Which, when you move out of the living room and into a mall, a factory floor or an airport makes a lot of sense. No one is going to run a scan of their local grocery in order to get precise wayfinding to the soup section. Instead, they want to somehow download a copy of a scan made by someone else.

But a LiDAR scan (as an example) is actually just a rough approximations of the geometry of reality.

Apple might promise that they can detect floors and ceilings, but you’d need to add a bunch of machine learning in order to also detect plants, an empty pizza box, or a dog on the living room floor.

“Scans” become useful when they’re shared. They become TRULY useful when the geometric relationship of the objects in that ‘scan’ are determined, named, and the semantic relationship between them is identified.

They become mind-blowing when they’re updated in real time with the semantic relationship between objects fully mapped.

Geo Pose and Spatial Registry

One of the challenges in using these scans is figuring out how to position the user within that scan.

If I’m using my iPad and its LiDAR scanner to play an AR game in my living room, the app already knows where I am. But if I download a scan, I need to get positioned within that model.

Similar to how GPS was usually only accurate to within 10-15 feet, it needed additional technology to be more accurate.

Similarly, I need to access some additional piece of data in order to figure out whether I’m standing next to the soup or the pasta in the grocery store. Ideally, I know where I am on the ‘floor’ but also precisely at what height, and what direction I’m facing.
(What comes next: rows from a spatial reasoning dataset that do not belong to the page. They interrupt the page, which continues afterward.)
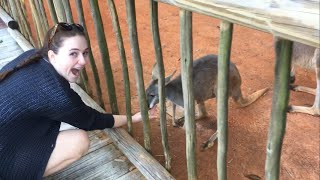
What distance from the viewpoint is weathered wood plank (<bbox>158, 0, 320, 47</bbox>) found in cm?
100

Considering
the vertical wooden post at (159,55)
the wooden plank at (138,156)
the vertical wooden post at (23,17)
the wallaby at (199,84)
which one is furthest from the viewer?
the vertical wooden post at (23,17)

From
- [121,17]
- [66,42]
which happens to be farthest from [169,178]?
[121,17]

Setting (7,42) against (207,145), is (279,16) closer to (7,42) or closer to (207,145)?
(207,145)

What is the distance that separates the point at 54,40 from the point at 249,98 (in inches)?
88.3

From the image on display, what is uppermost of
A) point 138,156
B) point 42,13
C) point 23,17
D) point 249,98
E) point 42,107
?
point 42,13

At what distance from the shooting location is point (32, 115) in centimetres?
206

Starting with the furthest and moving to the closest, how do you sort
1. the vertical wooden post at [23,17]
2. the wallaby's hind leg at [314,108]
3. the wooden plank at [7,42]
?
the wooden plank at [7,42]
the vertical wooden post at [23,17]
the wallaby's hind leg at [314,108]

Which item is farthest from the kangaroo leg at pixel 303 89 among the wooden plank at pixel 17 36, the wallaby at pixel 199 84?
the wooden plank at pixel 17 36

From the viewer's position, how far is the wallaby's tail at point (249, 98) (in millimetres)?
3529

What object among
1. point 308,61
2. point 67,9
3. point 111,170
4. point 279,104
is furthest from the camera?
point 308,61

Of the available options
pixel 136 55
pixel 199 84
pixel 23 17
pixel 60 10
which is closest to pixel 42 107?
pixel 136 55

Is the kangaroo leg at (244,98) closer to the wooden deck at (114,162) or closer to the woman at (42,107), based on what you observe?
the wooden deck at (114,162)

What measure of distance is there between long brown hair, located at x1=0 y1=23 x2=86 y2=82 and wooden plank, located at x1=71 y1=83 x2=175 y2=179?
0.87m

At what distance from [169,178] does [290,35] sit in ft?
4.79
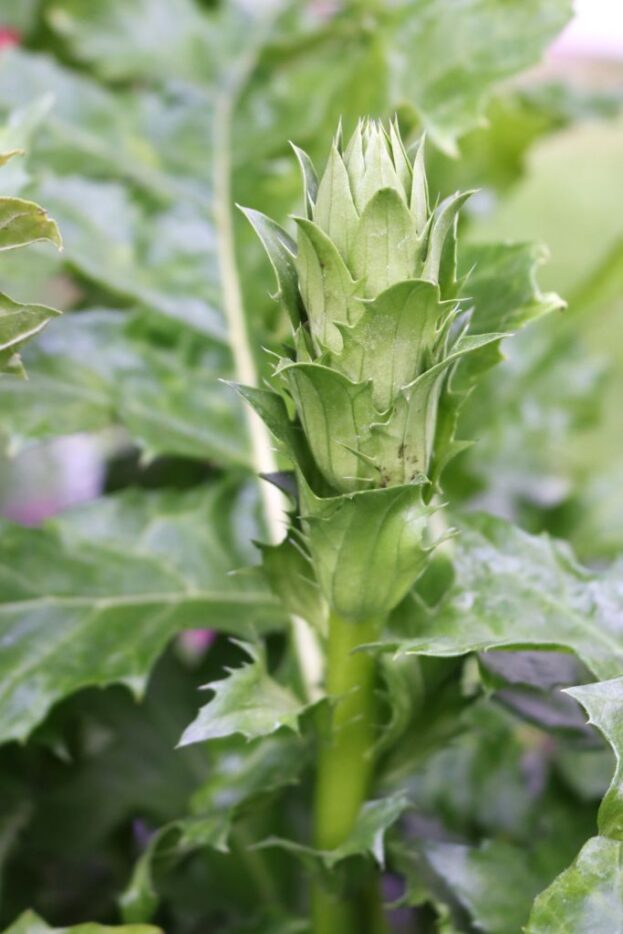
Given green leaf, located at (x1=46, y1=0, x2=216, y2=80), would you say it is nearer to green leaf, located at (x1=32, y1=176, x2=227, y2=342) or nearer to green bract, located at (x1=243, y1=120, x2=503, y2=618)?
green leaf, located at (x1=32, y1=176, x2=227, y2=342)

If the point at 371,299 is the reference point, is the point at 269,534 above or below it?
below

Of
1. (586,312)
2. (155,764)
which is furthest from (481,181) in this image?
(155,764)

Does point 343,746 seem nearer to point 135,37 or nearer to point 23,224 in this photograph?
point 23,224

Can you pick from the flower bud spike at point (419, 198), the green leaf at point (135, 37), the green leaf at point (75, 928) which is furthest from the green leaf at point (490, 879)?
the green leaf at point (135, 37)

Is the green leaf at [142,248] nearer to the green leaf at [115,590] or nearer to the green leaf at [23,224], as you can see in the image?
the green leaf at [115,590]


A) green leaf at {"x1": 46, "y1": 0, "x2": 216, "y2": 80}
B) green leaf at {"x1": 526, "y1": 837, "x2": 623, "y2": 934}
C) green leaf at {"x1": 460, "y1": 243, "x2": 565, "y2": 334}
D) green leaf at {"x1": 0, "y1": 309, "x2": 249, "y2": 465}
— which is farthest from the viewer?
green leaf at {"x1": 46, "y1": 0, "x2": 216, "y2": 80}

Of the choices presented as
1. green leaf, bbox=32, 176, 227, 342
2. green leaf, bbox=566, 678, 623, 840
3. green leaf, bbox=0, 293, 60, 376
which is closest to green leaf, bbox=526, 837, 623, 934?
green leaf, bbox=566, 678, 623, 840

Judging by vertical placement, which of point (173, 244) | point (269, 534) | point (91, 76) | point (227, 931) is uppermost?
point (91, 76)

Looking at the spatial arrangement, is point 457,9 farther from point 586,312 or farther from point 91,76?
point 91,76
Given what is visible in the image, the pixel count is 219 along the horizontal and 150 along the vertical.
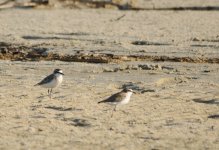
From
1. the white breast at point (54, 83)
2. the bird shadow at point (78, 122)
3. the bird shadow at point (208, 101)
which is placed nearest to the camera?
the bird shadow at point (78, 122)

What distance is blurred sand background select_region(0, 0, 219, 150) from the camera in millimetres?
11219

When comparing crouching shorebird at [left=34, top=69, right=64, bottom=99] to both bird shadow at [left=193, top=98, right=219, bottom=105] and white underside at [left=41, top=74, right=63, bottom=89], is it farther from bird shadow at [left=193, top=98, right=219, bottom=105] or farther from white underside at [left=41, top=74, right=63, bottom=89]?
bird shadow at [left=193, top=98, right=219, bottom=105]

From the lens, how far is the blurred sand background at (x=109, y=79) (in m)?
11.2

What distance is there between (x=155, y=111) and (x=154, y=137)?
1.99 metres

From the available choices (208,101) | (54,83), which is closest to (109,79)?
(54,83)

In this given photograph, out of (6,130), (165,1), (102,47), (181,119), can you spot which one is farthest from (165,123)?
(165,1)

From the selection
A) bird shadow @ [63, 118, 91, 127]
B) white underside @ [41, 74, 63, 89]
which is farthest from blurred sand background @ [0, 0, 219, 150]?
white underside @ [41, 74, 63, 89]

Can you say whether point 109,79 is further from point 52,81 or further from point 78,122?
point 78,122

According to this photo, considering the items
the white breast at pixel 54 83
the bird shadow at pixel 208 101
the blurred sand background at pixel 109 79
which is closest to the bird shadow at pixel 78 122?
the blurred sand background at pixel 109 79

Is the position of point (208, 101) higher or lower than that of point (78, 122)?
lower

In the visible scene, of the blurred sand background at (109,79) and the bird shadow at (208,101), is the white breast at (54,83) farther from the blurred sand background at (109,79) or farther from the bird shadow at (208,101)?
the bird shadow at (208,101)

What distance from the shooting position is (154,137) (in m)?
11.1

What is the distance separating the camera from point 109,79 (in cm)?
1666

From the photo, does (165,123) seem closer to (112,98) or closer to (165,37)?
(112,98)
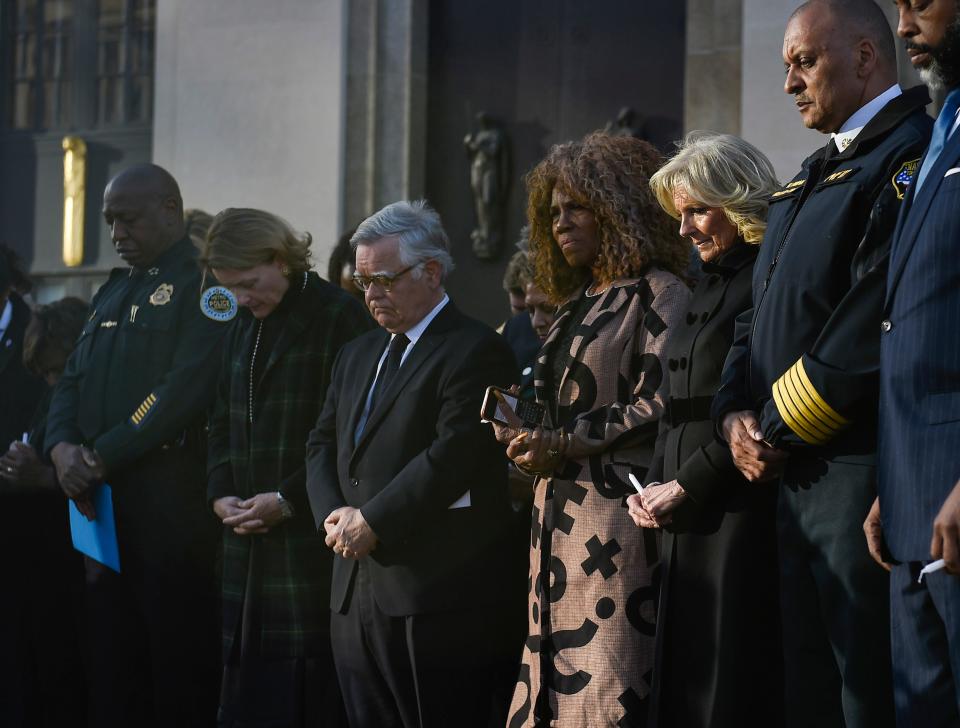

Otherwise your digital objects will end up floating around in all the wrong places.

The second concept of the AR Cloud is this geographical positioning. By creating spatial registries, I can quickly position myself within a space, ideally in 6 dimensions.

The second concept of the AR Cloud is creating a ‘spatial registry’ so that I can quickly find out where I am in a physical space.

I can tell that I’m close to a kiosk in a mall. By querying the AR cloud, I can find out where that kiosk is in relation to the spatial model.

In addition, I’ll need to tap in to something other than WiFi to make sense of where I am. Bluetooth LE (beacons), WifI, 5G, ultra-wideband (UWB) and other technologies might all play a role.

And Everything Else

These two features: an accurate three-dimensional map of the physical world (including semantic mapping of the relationship between objects), and the ability to query data to find out exactly where I (and other objects) are located within that map are the core components of the AR Cloud.

It’s like Google Maps on steroids (and Google, of course, is working to create its own AR Cloud).

But the power of the AR Cloud will be unleashed by all of the systems that get ‘attached’ to it.

Privacy, property, data sharing, ownership, identity, artificial intelligence: all of these are associated systems that can take these shared, highly accurate “maps” and turn them into user experiences.

(I would argue that some of these systems should be “baked in” to the core models.)

Any combination of these systems will create new value in ways that we haven’t yet seen, comparable to how mobile computing changed how we could create and access value on the “web”.

We might start with an AR cloud that contains a few ‘maps’ for your local hospital or mall. But as it extends to encompass everything, from streets to parks to entire cities, it will change the paradigm for how we interact not just with technology, but with the physical world itself.